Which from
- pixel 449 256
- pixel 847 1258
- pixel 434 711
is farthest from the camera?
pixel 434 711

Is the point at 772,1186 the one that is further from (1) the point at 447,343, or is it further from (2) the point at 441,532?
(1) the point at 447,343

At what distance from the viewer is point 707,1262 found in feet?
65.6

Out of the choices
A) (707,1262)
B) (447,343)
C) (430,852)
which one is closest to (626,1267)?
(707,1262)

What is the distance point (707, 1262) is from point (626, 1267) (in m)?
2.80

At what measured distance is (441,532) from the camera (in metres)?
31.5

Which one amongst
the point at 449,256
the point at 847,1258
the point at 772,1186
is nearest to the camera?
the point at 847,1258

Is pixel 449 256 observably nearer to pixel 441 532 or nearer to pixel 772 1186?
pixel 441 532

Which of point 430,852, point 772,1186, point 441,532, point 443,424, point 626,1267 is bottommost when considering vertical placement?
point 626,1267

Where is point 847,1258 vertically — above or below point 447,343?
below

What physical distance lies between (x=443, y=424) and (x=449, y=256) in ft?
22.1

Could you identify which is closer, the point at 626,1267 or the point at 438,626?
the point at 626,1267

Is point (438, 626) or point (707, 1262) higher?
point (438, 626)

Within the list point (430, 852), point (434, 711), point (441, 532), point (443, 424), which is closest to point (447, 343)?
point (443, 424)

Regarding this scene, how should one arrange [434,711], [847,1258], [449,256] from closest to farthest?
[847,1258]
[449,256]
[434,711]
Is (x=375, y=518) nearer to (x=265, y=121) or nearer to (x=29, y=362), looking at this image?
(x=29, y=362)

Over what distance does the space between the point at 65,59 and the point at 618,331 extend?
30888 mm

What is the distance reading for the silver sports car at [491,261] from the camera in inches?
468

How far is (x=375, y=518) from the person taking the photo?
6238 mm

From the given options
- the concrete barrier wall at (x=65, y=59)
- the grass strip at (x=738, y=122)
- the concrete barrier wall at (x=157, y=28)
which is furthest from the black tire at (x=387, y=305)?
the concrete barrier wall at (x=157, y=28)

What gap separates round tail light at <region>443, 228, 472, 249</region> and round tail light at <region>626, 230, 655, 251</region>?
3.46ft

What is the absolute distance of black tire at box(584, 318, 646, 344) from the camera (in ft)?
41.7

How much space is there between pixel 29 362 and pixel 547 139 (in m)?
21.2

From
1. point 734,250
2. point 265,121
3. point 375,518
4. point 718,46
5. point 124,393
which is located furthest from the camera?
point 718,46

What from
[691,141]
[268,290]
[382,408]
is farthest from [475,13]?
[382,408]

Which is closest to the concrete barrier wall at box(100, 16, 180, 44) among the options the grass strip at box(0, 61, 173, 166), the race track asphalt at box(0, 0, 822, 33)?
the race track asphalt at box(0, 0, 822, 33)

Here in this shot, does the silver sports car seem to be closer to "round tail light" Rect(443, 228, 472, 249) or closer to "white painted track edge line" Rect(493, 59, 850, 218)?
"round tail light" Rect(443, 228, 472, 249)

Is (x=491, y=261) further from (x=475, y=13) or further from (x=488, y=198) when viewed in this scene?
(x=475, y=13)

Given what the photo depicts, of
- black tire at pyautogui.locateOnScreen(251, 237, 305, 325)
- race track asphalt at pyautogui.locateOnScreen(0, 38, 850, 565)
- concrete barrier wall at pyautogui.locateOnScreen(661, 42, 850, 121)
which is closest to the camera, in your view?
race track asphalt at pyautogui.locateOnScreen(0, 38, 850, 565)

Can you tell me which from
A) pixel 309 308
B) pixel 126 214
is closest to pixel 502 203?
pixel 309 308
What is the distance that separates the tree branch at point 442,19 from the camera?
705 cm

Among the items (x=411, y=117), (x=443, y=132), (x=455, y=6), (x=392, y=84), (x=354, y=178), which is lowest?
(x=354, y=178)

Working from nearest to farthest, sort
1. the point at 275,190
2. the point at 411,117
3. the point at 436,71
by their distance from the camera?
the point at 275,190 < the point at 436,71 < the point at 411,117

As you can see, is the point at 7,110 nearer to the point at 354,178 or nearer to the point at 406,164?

■ ■ ■

Task directions. Copy the records word for word, starting at the line that contains "Can you tell me which from" and continuing through the end of the records.

Exercise result.
Can you tell me which from
A) pixel 309 308
B) pixel 126 214
is closest to pixel 502 203?
pixel 309 308
What is the distance that separates the tree branch at point 442,19 from the camera?
705 cm

Among the items (x=411, y=117), (x=443, y=132), (x=455, y=6), (x=392, y=84), (x=354, y=178), which is lowest?
(x=354, y=178)

Working from nearest to farthest, sort
1. the point at 275,190
2. the point at 411,117
3. the point at 436,71
by their distance from the camera?
the point at 275,190 < the point at 436,71 < the point at 411,117

As you can see, is the point at 7,110 nearer to the point at 354,178 or nearer to the point at 406,164?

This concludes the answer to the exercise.